Дима раздумывал, а он, схватив его за рукав, шептал горячим шепотом, поглядывая по сторонам:
— Правительство арестовали, блатных из тюрем повыпустили. Банки прикроют, на днях прикроют. Все, что потом-кровью добыто, народное, говорят, достояние… Ах, черти полосатые!.. Ты деньги где держал? В банке небось? Молодо-зелено… Ну, как же, едем? А то того гляди поезда станут.

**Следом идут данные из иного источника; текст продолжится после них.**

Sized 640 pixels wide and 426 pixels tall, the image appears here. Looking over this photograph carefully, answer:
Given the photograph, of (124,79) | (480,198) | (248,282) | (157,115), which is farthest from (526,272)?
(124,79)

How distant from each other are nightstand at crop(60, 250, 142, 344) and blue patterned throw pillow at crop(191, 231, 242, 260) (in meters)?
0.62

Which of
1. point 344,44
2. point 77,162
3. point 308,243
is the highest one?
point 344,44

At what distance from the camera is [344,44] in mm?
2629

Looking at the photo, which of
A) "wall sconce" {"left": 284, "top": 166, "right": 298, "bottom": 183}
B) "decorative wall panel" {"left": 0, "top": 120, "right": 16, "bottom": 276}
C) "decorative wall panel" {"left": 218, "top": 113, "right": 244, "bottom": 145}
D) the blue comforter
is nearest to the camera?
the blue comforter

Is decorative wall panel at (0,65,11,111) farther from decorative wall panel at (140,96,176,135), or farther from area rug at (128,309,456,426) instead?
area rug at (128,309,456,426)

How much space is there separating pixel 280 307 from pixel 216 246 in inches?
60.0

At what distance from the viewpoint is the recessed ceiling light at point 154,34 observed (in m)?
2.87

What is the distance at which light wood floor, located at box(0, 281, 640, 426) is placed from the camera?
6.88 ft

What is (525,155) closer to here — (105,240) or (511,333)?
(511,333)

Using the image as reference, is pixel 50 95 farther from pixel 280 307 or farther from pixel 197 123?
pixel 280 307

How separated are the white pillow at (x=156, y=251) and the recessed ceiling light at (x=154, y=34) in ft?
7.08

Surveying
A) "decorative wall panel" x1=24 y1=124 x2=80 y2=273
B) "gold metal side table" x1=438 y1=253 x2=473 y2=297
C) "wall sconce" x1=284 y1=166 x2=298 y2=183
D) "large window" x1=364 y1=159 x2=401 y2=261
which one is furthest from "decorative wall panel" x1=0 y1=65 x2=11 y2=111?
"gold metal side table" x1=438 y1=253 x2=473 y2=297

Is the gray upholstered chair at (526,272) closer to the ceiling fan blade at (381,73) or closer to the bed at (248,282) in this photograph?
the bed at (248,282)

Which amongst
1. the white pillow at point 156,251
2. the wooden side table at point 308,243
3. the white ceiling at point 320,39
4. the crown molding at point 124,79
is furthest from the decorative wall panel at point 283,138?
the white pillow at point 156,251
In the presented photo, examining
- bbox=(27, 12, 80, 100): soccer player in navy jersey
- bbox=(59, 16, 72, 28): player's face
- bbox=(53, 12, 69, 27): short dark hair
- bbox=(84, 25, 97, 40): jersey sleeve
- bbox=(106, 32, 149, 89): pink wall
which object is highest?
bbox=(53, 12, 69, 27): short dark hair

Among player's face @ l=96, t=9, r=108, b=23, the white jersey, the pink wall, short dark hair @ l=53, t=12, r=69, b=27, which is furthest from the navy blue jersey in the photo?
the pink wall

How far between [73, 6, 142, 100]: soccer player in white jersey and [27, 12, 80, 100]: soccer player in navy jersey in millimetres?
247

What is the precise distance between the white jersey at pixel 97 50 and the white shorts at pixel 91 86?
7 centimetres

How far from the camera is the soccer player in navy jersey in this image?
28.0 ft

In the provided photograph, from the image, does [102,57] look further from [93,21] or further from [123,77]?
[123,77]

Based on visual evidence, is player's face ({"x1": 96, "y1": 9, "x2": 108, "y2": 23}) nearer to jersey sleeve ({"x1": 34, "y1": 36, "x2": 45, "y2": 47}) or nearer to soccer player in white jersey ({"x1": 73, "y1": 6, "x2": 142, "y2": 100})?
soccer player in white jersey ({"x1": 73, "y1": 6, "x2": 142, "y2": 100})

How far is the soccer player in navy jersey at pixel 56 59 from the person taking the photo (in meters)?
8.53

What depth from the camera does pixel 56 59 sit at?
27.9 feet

— Я не один, — сказал Дима нерешительно.
— Чудак, ты что же думаешь, мы навеки, что ли? Через неделю с хоругвями, с иконами, с колокольным звоном вернемся… Кто у тебя, жена?
— Допустим.
— Женщина? Так бери с собой. Чем больше — тем лучше, веселее. Ты здесь живешь недалеко?
— Она на Охте.
— Далеконько… Ну ладно, садись, доедем…
И, зайдя ненадолго к себе, заперев квартиру, Дима уже ехал на Охту. Грохотов хозяйственно оглядывал улицы, без умолку говорил, желая казаться веселым, заразить своим весельем. Он напоминал цыгана, дирижирующего хором, с печальным видом выкрикивающего зажигательное: «Эй, ходи, молодая!» Какие-то документы из Военно-промышленного комитета помогли сойти за снабженцев, возвращающихся на фронт, и избежать подозрительности патрулей.
Наташу, конечно, пришлось поднимать с постели.
Она не удивилась.
— В Москву? Ну что же, только ненадолго, у меня здесь мебель… Платья тоже не возьму.
Она зевнула и стала одеваться, не стесняясь присутствием Грохотова, разглядывающего ее мимоходом, но с любопытством.